── Ausgangstext ──

Das Schöpfwerk feiert bald seinen 2. ´Jahrestag und macht seine Sache voll zu meiner Zufriedenheit - ist auch für alle Besucher ein HIT.
Man muß sich nur die Bauweise auf die eigenen Bedürfnisse angepasst vorstellen - da ist alles möglich: von versteckt bis voll 'gläsern' - es muß ja nicht ein 3,6 m hohes "UNGETÜM" sein. 

Andere Arten der Bewegung am/im Teich auf möglichst natürliche Art sind natürlich auch möglich - z.B. ein Windrad mit Antrieb eines Schöpfrades (kann ja auch bei Flaute zusätzlich durch Motor betrieben werden).  Damit schadest Du auf keinen Fall der Biologie des Teiches.
Die "Archimedische Schraube" hat sicher auch ihren Reiz - ich werde sie sicher auch noch irgendwann in meine Anlage integrieren .

Schöne Grüße vom Bodensee
Kurt

P.S.: leider kann ich mangels Ansicht zu Deiner Anlage nichts sagen


----------



## Elfriede (29. März 2007)

*AW: Naturschwimmteich mit/ohne Technik*

Hallo Chris,

wie bei  Deinen  Freunden, läuft auch mein Schwimmteich technikfrei. Es gibt bei mir nur eine kleine Pumpe außerhalb des Teiches zur Wasserversorgung von  drei kleinen Außenbecken, zwei davon liegen höher als der Teich. Die Rückflüsse aus diesen drei  Becken bewirken eine nur sehr langsame Umwälzung des Wasservolumens, ca. 80.000l in zwei Tagen. Das Teichwasser fließt mittels Schwerkraft zur Pumpe. Der Wasserstand wird durch einen Schwimmer in Verbindung mit einer höher gelegenen Zisterne (Schwerkraft) reguliert. 

Mit lieben Grüßen
Elfriede


----------



## chrisk (14. Apr. 2010)

───
── Erfasste Daten ──

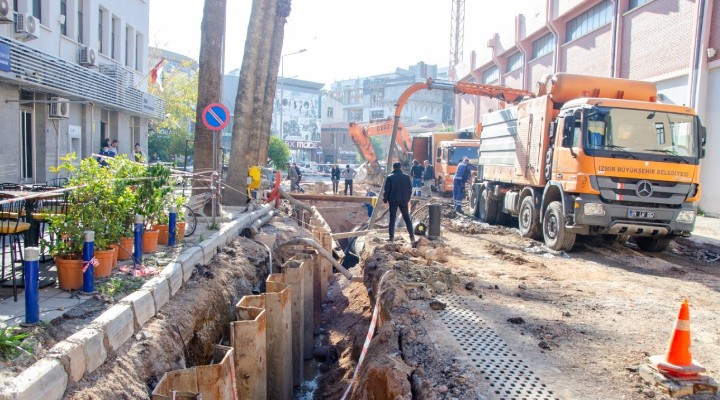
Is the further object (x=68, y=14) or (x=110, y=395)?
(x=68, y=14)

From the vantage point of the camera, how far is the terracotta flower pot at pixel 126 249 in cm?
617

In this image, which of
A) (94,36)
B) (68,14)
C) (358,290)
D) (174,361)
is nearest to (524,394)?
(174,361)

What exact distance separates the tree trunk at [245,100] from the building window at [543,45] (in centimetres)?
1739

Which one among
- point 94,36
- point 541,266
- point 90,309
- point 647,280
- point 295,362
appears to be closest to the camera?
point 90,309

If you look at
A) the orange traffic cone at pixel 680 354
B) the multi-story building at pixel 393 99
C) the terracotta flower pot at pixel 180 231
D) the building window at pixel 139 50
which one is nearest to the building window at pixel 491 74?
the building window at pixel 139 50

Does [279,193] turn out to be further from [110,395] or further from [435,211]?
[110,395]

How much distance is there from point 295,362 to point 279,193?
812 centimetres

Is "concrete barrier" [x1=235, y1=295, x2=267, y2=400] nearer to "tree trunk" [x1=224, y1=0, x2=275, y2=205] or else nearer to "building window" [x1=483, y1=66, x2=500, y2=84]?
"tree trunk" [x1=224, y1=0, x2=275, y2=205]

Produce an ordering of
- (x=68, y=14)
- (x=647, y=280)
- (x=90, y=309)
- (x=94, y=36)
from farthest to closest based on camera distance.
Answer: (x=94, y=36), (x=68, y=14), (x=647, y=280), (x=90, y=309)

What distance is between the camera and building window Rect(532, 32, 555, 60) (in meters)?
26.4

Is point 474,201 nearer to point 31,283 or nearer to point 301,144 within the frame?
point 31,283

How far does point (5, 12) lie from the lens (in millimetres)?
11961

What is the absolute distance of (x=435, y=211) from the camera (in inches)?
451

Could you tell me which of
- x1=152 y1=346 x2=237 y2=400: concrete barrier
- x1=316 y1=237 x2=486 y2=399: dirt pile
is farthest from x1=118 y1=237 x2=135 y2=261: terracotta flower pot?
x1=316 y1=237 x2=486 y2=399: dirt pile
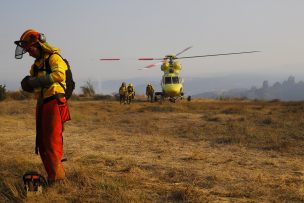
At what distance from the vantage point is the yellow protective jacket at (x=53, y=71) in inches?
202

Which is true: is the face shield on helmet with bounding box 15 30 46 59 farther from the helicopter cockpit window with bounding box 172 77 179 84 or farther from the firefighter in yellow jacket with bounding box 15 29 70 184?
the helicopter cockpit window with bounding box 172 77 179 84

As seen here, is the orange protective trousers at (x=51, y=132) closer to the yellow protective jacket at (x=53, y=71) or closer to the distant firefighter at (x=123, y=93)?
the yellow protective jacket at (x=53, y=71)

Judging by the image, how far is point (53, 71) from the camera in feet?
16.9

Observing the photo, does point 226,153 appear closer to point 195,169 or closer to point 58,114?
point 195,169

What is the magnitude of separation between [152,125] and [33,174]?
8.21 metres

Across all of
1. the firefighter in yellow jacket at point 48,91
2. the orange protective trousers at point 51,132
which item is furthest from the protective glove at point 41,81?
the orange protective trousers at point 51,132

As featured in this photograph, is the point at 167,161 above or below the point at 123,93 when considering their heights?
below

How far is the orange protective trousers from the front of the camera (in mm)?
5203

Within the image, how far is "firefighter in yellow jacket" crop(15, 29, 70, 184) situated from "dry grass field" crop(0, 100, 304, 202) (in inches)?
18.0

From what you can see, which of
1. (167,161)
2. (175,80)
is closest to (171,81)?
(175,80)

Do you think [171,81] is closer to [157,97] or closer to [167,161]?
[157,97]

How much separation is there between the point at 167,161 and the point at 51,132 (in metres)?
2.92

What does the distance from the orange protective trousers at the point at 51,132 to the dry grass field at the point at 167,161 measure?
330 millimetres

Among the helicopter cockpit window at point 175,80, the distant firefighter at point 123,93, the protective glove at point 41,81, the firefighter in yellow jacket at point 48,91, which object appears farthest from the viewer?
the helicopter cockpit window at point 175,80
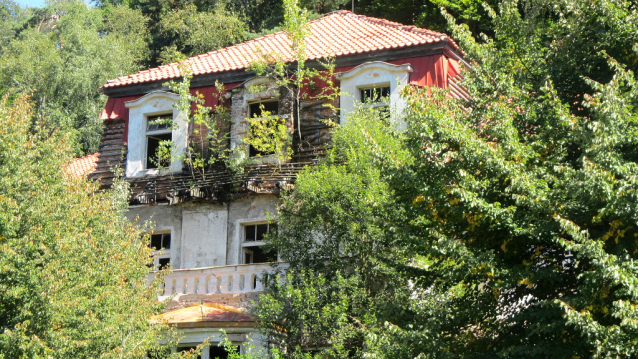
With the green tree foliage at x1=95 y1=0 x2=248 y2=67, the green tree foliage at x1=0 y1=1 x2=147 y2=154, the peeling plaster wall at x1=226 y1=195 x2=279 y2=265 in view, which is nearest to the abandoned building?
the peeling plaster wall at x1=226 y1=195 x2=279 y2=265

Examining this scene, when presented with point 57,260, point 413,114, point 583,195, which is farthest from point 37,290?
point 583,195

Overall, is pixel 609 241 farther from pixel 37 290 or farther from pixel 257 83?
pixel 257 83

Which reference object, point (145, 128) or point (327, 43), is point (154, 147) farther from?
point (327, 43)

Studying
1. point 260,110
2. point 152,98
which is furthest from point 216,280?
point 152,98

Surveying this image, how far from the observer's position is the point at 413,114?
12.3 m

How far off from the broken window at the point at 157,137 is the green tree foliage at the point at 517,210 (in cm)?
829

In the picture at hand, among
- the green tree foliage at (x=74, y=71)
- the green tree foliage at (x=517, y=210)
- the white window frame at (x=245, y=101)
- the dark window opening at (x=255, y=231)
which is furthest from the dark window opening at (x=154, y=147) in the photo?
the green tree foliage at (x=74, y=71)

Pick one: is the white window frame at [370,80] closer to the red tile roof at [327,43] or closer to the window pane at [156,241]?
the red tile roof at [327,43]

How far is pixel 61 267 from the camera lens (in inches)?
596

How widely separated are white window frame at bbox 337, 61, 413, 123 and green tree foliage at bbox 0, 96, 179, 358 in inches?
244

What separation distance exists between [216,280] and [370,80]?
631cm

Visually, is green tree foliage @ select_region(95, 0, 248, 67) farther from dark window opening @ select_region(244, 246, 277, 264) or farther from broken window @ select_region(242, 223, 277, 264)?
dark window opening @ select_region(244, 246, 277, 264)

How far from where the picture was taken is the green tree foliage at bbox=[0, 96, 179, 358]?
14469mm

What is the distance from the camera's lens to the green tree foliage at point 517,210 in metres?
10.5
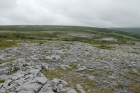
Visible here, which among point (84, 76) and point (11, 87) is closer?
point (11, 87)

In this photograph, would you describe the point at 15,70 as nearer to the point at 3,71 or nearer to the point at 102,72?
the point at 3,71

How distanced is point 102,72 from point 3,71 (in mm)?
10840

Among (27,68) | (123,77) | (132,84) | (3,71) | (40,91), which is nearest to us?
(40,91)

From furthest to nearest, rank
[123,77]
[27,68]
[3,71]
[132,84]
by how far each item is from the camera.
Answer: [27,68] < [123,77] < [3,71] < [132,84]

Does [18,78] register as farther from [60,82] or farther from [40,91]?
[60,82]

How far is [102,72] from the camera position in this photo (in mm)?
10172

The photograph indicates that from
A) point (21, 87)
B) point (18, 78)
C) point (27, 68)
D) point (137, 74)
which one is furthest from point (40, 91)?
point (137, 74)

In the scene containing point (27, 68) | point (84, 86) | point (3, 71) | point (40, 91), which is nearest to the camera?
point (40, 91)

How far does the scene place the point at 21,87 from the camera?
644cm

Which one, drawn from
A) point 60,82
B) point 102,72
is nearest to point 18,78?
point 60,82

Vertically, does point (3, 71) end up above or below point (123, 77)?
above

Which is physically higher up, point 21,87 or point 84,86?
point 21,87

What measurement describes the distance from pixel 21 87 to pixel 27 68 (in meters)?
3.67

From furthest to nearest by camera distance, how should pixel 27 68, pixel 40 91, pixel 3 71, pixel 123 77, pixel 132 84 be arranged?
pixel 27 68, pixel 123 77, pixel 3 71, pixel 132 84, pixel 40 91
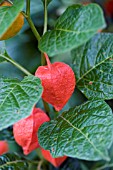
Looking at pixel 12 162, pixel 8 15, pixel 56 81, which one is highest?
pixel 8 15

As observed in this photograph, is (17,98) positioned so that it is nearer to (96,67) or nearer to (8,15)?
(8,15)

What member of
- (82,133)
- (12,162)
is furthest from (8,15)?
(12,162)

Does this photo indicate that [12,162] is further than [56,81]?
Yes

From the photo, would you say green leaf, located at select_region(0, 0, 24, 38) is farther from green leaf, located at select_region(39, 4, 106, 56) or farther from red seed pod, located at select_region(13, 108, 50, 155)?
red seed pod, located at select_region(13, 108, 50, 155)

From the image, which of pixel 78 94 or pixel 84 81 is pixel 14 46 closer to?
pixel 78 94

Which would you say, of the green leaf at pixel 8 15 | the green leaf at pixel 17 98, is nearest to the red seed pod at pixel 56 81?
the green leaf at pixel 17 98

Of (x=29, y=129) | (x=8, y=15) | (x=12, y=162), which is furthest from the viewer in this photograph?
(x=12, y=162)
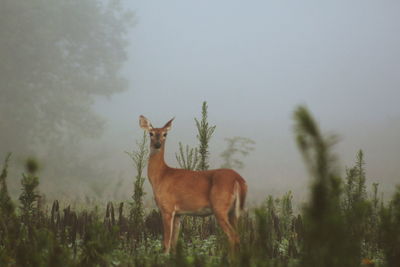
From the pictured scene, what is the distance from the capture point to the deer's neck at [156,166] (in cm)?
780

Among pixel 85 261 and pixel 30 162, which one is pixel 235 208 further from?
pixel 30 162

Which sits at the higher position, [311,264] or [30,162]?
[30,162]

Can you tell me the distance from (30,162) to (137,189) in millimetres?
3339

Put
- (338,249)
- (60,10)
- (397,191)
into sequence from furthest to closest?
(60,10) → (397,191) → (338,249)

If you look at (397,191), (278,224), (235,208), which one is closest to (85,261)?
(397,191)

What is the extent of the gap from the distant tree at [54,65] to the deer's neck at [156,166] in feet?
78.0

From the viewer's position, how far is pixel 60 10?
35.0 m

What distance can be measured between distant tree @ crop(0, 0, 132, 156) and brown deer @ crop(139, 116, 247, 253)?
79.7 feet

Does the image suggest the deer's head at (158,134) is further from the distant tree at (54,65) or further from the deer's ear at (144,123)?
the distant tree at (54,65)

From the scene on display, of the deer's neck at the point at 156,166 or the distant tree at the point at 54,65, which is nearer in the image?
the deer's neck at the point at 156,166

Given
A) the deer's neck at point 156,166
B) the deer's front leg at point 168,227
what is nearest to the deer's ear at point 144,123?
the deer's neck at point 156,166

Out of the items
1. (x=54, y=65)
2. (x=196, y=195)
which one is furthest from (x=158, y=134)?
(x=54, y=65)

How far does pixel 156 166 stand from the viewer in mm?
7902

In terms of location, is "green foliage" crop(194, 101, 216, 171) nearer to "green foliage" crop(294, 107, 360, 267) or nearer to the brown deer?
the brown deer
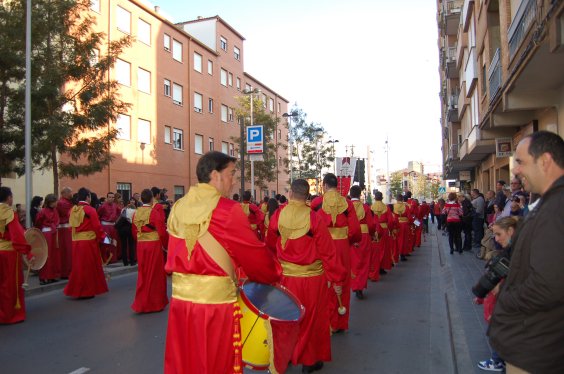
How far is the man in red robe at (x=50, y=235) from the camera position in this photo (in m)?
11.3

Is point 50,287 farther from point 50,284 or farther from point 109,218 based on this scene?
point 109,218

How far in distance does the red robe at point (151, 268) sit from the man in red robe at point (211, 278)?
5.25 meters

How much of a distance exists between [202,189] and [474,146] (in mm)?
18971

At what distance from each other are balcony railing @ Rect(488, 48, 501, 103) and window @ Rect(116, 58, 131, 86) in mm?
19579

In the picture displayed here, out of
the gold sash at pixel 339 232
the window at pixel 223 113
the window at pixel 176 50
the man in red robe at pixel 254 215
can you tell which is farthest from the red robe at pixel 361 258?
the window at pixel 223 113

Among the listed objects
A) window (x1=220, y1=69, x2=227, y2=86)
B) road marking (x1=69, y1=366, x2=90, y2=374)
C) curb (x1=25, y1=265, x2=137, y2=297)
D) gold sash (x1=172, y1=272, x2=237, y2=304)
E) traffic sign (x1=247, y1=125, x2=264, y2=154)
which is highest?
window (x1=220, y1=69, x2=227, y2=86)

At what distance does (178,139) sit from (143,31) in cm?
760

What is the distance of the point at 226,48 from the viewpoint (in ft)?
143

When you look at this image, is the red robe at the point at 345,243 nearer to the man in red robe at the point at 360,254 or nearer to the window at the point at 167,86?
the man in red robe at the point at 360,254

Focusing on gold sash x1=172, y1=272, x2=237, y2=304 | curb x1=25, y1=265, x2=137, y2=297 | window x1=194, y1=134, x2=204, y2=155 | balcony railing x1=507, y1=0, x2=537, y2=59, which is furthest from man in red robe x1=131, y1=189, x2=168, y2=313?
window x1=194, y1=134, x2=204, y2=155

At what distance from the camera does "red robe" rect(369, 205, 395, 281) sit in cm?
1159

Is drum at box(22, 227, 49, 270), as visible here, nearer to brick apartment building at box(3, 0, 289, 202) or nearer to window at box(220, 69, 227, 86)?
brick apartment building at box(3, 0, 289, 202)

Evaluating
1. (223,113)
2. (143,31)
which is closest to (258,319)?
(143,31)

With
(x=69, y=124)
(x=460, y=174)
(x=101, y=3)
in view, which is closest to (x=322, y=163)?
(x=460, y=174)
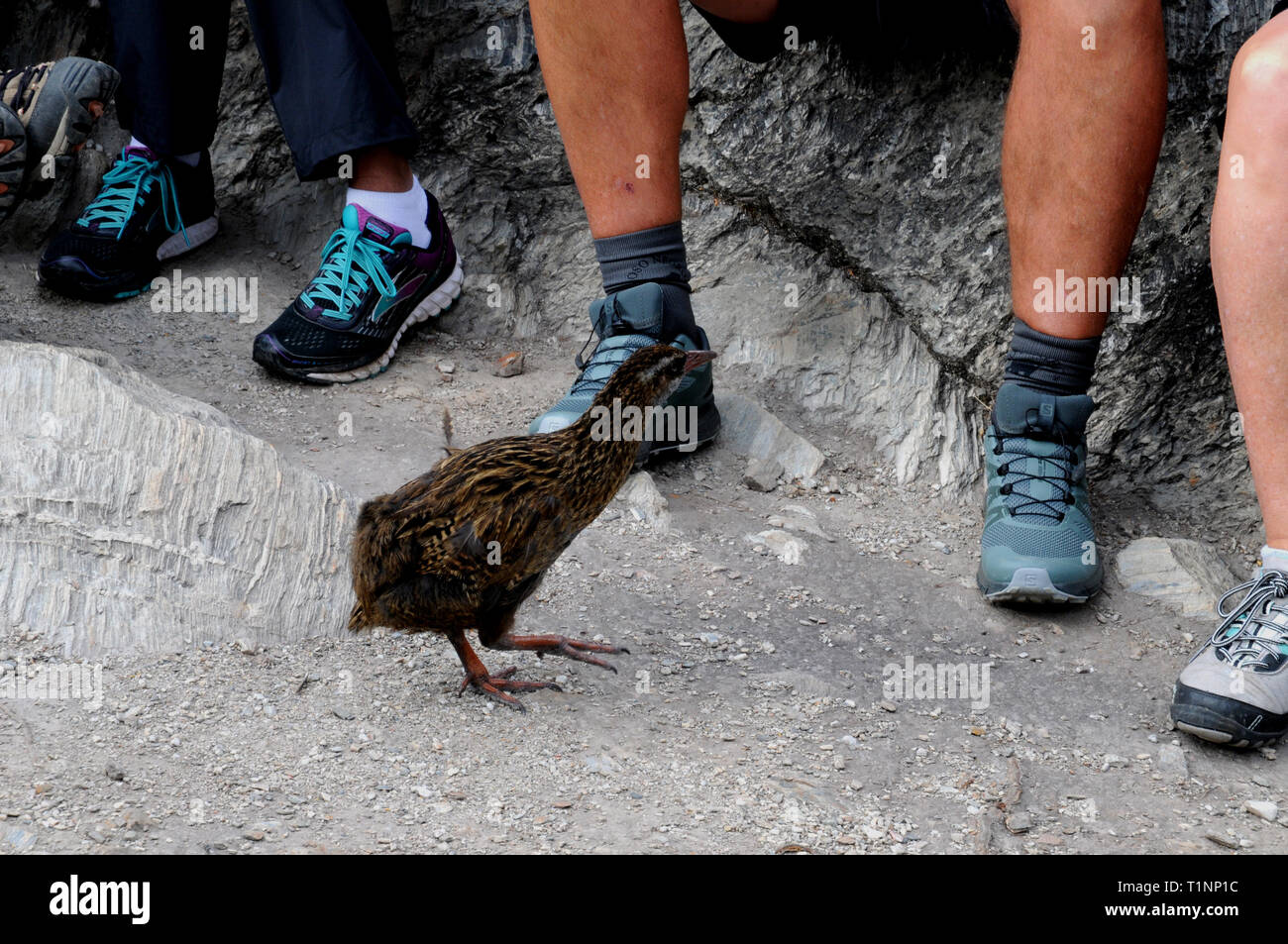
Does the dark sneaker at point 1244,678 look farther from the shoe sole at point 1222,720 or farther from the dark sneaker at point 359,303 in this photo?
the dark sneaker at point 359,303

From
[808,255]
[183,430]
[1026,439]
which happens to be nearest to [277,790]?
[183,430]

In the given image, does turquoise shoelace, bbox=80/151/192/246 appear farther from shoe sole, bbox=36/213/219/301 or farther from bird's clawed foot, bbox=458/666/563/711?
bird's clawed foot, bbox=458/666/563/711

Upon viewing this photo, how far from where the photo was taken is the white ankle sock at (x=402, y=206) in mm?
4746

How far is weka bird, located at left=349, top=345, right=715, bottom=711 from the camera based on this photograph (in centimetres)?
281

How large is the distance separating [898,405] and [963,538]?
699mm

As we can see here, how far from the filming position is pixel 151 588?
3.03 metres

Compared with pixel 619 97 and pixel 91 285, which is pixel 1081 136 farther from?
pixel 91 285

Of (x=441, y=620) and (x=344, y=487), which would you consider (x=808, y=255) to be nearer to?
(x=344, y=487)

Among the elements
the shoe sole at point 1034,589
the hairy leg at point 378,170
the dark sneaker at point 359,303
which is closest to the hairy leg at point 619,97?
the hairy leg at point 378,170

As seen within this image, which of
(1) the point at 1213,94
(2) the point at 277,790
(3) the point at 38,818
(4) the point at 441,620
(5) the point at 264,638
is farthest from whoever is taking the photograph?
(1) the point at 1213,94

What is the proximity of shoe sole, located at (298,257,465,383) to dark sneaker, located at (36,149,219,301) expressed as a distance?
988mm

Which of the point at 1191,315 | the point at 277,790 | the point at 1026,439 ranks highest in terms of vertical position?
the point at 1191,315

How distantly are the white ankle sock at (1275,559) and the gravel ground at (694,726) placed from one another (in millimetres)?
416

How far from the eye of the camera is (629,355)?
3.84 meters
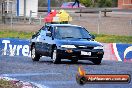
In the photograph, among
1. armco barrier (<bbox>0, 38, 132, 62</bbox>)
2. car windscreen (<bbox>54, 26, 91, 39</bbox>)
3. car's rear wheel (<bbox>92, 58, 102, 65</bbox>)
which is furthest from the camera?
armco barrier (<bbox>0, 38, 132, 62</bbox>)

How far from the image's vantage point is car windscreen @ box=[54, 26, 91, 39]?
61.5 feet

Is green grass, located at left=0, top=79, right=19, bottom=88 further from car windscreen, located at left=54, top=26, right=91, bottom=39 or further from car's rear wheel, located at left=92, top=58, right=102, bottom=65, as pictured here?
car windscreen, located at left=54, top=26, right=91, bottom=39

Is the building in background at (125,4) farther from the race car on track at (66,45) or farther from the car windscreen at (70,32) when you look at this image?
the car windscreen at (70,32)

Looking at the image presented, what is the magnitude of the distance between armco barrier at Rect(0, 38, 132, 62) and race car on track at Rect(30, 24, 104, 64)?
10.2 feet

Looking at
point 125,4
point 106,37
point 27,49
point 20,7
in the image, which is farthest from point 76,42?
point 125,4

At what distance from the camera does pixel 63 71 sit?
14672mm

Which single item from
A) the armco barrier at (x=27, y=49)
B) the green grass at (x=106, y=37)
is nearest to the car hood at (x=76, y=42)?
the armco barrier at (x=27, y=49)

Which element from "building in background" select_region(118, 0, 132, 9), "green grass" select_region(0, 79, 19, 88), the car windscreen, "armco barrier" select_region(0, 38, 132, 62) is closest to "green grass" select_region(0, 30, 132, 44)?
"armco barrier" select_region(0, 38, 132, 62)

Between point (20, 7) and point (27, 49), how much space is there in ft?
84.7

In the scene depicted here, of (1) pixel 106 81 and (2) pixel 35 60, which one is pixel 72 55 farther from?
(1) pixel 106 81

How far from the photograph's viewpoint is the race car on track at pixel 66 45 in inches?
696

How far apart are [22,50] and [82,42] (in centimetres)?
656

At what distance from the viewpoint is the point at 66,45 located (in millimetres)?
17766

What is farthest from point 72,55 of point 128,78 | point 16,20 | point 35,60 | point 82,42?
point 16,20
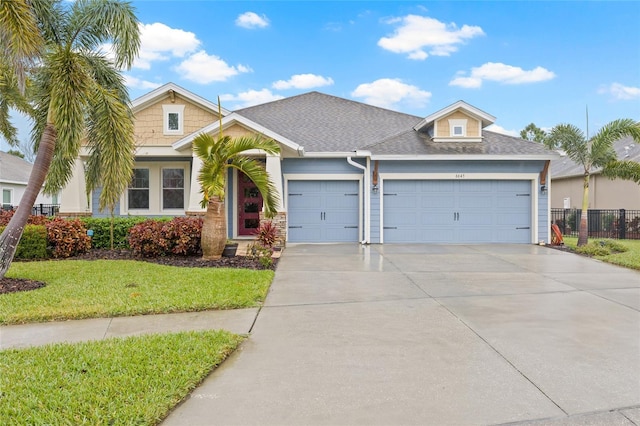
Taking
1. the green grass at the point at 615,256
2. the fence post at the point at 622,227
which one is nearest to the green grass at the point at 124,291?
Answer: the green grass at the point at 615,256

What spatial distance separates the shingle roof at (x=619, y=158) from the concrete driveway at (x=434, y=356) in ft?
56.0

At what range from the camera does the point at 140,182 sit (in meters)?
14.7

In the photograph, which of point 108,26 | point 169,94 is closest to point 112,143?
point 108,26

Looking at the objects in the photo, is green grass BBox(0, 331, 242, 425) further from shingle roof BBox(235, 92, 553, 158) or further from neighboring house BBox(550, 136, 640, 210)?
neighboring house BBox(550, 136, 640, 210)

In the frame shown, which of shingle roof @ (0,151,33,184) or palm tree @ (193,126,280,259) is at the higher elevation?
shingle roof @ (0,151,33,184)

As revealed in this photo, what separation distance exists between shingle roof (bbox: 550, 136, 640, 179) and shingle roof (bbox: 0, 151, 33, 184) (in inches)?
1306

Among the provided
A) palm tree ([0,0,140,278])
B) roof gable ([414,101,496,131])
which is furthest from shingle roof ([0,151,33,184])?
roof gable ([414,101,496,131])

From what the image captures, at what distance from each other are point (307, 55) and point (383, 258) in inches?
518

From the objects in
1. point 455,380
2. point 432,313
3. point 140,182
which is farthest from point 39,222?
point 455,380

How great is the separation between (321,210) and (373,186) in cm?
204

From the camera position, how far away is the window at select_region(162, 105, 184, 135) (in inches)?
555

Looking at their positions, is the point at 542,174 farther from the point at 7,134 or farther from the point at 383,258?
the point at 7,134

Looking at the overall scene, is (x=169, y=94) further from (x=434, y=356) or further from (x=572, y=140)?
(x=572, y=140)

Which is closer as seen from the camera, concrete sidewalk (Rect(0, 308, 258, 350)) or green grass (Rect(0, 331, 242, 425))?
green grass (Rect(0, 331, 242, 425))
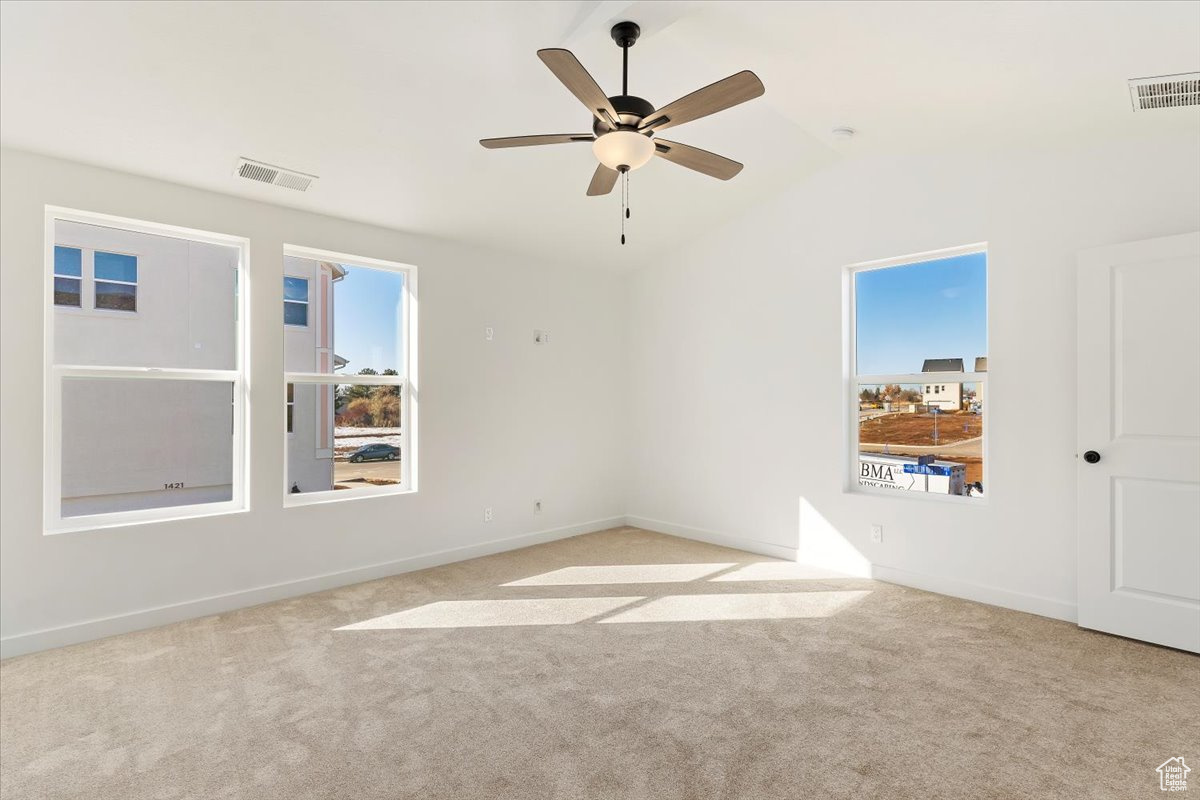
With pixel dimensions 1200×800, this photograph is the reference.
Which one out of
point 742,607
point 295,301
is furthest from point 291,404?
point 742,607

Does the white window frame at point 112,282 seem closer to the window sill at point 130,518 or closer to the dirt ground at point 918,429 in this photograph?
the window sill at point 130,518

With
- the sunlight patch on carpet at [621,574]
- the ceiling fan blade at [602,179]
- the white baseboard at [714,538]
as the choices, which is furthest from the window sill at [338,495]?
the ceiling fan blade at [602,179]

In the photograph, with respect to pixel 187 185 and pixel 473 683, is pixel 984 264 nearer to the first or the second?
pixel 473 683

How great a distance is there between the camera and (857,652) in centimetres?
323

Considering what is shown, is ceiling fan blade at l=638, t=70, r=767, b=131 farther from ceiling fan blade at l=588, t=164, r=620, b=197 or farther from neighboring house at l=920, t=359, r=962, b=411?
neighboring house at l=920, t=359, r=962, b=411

───

[Arbeitsaufträge]
1. Schreibe aus dem Ausgangstext die Stelle ab, die mit den Wörtern „Man muß sich“ einsetzt und mit „Biologie des Teiches.“ schließt.
2. Zähle alle Bestandteile der Anlage auf, die Elfriede im Ausgangstext für ihren Schwimmteich nennt.

[Lösungen]
1.
Man muß sich nur die Bauweise auf die eigenen Bedürfnisse angepasst vorstellen - da ist alles möglich: von versteckt bis voll 'gläsern' - es muß ja nicht ein 3,6 m hohes "UNGETÜM" sein. 

Andere Arten der Bewegung am/im Teich auf möglichst natürliche Art sind natürlich auch möglich - z.B. ein Windrad mit Antrieb eines Schöpfrades (kann ja auch bei Flaute zusätzlich durch Motor betrieben werden).  Damit schadest Du auf keinen Fall der Biologie des Teiches.

2.
- eine kleine Pumpe außerhalb des Teiches
- drei kleine Außenbecken
- ein Schwimmer
- eine höher gelegene Zisterne